Mardi, les autorités tanzaniennes ont interdit à tous les camions kenyans de se rendre en Tanzanie, affirmant que la plupart des conducteurs étaient positifs à propos du coronavirus.
Mais cette décision est considérée comme une réaction à la décision du Kenya de rendre obligatoire pour tous les camionneurs entrant dans le pays un test de dépistage du virus. Cependant, le Kenya n’a pas fermé ses frontières avec la Tanzanie ni bloqué la circulation des marchandises en provenance de n’importe quel pays. Le déficit commercial transfrontalier a fait craindre les commerçants côtiers.
À la frontière du Kenya et de la Tanzanie, dans le comté de Taita-Taveta, les commerçants des deux pays ont commencé à ressentir la chaleur de l’isolement diplomatique.
Les victimes se sont plaintes de perdre leurs moyens de subsistance et leurs revenus après la fermeture de la frontière. Les Kenyans à la frontière du comté de Taveta dépendent largement des produits agricoles du Kilimandjaro, en Tanzanie.
«Nous avons reçu des produits agricoles et horticoles de la Tanzanie. Mais après avoir fermé la frontière il y a quatre jours, nous n’obtenons pas de céréales comme le maïs et les haricots, y compris les avocats, les oranges et les oignons.
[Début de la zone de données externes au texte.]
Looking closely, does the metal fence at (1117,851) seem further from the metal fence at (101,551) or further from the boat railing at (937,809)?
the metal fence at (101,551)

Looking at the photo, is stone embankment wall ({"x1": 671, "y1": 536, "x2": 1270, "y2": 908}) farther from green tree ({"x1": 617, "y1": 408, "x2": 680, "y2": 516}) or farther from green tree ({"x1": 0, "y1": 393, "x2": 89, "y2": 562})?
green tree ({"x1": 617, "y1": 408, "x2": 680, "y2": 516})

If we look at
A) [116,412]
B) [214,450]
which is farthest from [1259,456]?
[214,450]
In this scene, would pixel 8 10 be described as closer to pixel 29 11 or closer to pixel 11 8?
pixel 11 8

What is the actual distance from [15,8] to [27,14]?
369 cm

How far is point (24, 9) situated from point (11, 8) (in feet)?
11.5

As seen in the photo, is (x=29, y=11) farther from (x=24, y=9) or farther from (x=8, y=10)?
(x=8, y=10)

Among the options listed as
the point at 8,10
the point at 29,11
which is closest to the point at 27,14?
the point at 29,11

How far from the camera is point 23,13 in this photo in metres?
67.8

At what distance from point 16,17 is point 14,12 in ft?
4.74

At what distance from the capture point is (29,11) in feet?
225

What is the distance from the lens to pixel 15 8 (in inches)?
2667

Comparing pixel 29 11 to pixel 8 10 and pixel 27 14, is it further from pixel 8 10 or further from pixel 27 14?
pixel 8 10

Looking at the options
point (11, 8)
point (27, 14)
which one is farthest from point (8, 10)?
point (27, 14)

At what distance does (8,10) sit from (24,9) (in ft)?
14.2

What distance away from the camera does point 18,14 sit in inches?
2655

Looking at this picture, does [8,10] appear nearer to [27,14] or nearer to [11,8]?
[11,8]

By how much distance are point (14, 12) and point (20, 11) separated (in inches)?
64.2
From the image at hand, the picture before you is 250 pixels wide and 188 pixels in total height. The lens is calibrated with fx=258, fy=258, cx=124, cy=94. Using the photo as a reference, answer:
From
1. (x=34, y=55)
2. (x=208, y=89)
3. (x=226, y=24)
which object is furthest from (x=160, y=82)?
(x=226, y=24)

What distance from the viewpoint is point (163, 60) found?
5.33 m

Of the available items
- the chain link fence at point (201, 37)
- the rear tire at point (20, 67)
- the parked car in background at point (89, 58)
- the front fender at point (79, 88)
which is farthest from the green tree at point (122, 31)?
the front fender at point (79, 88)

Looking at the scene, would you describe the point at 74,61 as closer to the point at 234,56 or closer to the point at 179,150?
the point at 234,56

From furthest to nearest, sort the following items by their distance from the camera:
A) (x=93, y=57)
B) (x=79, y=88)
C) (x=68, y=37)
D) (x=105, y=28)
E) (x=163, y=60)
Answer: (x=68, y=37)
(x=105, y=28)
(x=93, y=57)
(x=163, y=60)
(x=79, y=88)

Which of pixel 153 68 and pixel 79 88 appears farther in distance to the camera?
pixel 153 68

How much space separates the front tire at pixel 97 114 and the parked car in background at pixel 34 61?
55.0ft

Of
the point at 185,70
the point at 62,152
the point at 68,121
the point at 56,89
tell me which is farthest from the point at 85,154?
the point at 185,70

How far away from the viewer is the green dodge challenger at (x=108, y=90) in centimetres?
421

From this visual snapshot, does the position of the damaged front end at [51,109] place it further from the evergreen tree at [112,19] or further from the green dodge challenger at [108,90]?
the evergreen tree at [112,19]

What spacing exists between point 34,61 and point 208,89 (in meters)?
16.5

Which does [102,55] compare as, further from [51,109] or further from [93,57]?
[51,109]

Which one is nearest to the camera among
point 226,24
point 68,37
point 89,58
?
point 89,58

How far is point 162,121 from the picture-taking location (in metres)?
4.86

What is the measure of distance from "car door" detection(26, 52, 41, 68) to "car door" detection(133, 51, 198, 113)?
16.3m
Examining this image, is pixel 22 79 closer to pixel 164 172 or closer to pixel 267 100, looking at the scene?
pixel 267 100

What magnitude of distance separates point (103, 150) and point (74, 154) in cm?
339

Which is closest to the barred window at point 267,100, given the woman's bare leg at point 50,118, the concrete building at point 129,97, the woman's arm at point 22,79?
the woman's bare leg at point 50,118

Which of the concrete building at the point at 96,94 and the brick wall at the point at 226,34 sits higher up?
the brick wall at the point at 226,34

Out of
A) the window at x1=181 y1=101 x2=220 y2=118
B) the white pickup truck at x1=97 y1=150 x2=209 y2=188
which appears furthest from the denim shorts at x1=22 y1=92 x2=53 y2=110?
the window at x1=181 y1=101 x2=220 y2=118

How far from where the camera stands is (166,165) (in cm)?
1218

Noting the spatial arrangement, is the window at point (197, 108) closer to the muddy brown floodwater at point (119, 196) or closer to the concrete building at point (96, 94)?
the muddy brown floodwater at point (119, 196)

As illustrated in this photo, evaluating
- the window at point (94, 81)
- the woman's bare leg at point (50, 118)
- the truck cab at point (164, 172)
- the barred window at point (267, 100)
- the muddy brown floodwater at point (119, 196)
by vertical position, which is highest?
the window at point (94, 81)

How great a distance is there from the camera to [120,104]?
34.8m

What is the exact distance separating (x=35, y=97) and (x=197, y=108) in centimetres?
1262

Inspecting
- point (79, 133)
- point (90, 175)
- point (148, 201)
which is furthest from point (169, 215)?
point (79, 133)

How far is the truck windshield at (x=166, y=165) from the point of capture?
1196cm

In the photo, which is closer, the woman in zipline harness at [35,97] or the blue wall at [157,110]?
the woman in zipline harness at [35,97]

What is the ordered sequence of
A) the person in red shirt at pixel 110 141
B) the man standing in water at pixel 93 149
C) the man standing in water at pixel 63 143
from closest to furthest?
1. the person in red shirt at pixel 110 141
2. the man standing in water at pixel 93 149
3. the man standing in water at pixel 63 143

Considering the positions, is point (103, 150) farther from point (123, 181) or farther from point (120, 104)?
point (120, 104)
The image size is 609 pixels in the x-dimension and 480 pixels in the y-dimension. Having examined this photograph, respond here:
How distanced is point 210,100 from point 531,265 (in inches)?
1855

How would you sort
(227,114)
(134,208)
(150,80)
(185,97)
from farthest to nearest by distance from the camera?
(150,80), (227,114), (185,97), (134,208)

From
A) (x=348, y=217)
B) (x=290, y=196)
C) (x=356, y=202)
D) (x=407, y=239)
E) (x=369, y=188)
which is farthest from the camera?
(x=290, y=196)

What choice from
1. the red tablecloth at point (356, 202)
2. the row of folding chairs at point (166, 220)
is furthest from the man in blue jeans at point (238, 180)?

Je n’ai pas d’emploi maintenant », explique Mercy Mucheru, commerçant du marché étranger de Taveta. «Je ne reçois plus d’oranges ni de fruits de la passion de Tanzanie. La fermeture de la frontière m’a rendu au chômage », ajoute-t-il.
Selon d’autres commerçants, le prix des céréales a commencé à augmenter car ils ont été contraints de les acheter aux comtés de Makueni et Kajiado.
«Nous achetions un kilo d’oignons entre Shvera et Sh140 à Taveta, mais maintenant nous achetons la même ville émaillée à Sh200», explique Mcharo, un commerçant de la ville de Wundanyi.
La frontière a également affecté les services de santé, car certains Kenyans ont demandé un traitement spécial à Holili, Moshi et Arusha, en Tanzanie.
Mais d’autres commerçants interrogés hier disent que la Tanzanie souffre le plus parce qu’elle obtient environ 90% des produits industriels, tels que le métal, du Kenya. Les commerçants tanzaniens achètent également du sucre, du carburant, du sel, du savon et de l’huile végétale au Kenya.
Ils croient que la fermeture de la frontière aidera à lutter contre le commerce illégal transfrontalier de sucre, de carburants, de pierres précieuses et de magasins de bois de santal à travers la frontière.
«La fermeture de la frontière a également eu un effet néfaste d’une manière ou d’une autre, car il y a des produits que nous devons nous procurer au Kenya», explique Elena Matonza, une commerçante tanzanienne de la ville frontalière de Taveta.